Vaughn smiled, displaying his widely spaced, crooked teeth. The younger cops called him “Hound Dog,” on account of his look. He’d heard one of the uniforms say, “Vaughn looks like a animated canine,” trying to be fancy with it, when all he meant was, he looked like that big dog in the cartoons, the one with the scary choppers and the spiked collar. Vaughn preferred to think of himself as a less pretty Mitchum. Or Sinatra on the cover of that record No One Cares, seated at the bar in raincoat and fedora, staring into his shot glass. A night wolf, wounded and alone.

“What’re you grinning at?” said Olga, who had entered their bedroom, her hands on her pedal-pushered hips, watching him appraising himself in the full-length. Olga’s hair, as black and dead as a stuffed raven, had been newly coiffed at the Vincent et Vincent in Wheaton Plaza. Et. Vaughn always wondered why they didn’t just say “and” on the sign.

“Just admiring my good looks,” said Vaughn.

“Lord, you’re vain,” said Olga, smiling crookedly, her bright-red lipstick screaming out against her mime-white face.

“When you got it,” said Vaughn.

“Got what?”

“This.” Vaughn turned, brought her into his arms, and pushed his manhood against her, to let her know he was still there.
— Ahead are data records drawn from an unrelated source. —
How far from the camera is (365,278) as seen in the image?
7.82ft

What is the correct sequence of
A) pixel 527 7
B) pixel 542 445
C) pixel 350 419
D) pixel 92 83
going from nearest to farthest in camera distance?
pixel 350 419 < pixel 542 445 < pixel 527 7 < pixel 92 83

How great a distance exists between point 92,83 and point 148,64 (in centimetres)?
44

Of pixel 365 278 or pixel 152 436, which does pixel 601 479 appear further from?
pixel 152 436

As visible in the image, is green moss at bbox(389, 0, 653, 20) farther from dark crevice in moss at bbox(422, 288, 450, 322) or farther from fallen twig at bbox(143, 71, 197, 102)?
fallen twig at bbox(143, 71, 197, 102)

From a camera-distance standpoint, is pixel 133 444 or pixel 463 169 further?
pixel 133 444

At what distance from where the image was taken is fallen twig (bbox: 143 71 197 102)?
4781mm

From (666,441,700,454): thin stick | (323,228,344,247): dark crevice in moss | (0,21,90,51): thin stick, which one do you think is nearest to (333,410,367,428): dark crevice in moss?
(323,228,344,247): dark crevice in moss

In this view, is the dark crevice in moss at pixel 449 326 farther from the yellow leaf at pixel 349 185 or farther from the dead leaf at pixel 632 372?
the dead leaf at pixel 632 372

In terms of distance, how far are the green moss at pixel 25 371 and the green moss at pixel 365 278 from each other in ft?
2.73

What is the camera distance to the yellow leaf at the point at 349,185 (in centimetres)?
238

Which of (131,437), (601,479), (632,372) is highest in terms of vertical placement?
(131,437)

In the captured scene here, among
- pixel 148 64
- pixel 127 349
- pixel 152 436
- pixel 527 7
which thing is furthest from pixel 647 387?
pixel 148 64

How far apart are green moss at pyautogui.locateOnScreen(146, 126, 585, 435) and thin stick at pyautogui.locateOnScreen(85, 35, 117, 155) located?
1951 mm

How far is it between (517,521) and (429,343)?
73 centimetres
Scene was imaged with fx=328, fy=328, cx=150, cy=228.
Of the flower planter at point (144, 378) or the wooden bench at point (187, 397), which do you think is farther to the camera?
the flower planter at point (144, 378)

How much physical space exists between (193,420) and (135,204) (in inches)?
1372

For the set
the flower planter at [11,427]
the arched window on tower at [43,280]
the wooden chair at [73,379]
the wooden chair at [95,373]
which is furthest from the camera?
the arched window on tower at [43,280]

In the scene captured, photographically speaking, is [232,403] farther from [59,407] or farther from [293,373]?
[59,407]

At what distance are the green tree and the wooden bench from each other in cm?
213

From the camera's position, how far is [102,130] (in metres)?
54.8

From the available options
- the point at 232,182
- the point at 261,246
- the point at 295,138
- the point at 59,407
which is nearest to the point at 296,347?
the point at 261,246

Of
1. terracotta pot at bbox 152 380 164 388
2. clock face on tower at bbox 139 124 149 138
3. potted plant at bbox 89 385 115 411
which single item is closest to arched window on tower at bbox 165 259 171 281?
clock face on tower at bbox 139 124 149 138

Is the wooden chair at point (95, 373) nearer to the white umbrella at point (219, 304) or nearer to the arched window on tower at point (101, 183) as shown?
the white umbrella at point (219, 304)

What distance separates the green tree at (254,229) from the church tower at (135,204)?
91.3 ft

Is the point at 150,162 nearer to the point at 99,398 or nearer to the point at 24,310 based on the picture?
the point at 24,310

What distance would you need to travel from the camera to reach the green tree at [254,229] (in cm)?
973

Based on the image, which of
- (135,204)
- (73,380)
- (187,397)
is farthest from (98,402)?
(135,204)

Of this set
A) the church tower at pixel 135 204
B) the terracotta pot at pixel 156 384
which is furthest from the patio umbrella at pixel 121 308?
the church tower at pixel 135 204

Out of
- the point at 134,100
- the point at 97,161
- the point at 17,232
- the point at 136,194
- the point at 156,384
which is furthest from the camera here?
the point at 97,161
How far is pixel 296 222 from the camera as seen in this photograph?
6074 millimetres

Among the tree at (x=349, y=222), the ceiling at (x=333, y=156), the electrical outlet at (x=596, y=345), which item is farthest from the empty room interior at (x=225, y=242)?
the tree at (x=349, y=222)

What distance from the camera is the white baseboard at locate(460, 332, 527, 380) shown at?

They kissed dryly.

“What have you got today?” she said, as he broke away and walked over to the nightstand by his side of the bed.

“Police work, Olga,” he said, his usual reply. He withdrew his holstered service revolver, a.38 Special, from the nightstand drawer, checked the load, and clipped the rig onto his belt line. “Ricky home?”

Ricky, their college graduate, pacing himself as a bartender at a little live music venue in Bethesda. Vaughn had always feared Ricky would be a swish, with his long hair and mania for music, but the kid got more pussy than a hetero hairdresser. These days he was shacked up with a broad somewhere more often than he was in their house.

“He didn’t make it back last night,” said Olga. “But he called so we wouldn’t worry.”

“Loverboy,” said Vaughn, with sarcasm and pride.

“Stop.”

He kissed her again, this time on her cheek, wondering idly what she was going to do all day. He left their master bedroom and headed down the stairs, noticing a line of dirt along the baseboards of the living room as he grabbed his raincoat out of the foyer closet. Olga tried, but she wasn’t much for housekeeping. Their place hadn’t been spick-and-span since they’d lost their maid, Alethea Strange, just after the ’68 riots. He’d driven her to her row home in Park View, right through the thick of it as the city burned, and though it was unsaid, he knew she would never return to their house as a domestic. It had been so. Vaughn bringing her up in his mind, feeling a stir, thinking, That was some kind of woman.

He left their house, a split level off Georgia Avenue between downtown Silver Spring and Wheaton, and drove toward D.C., his mood brightening considerably as he rolled over the District line, nearing the action, the final passion that moved his blood.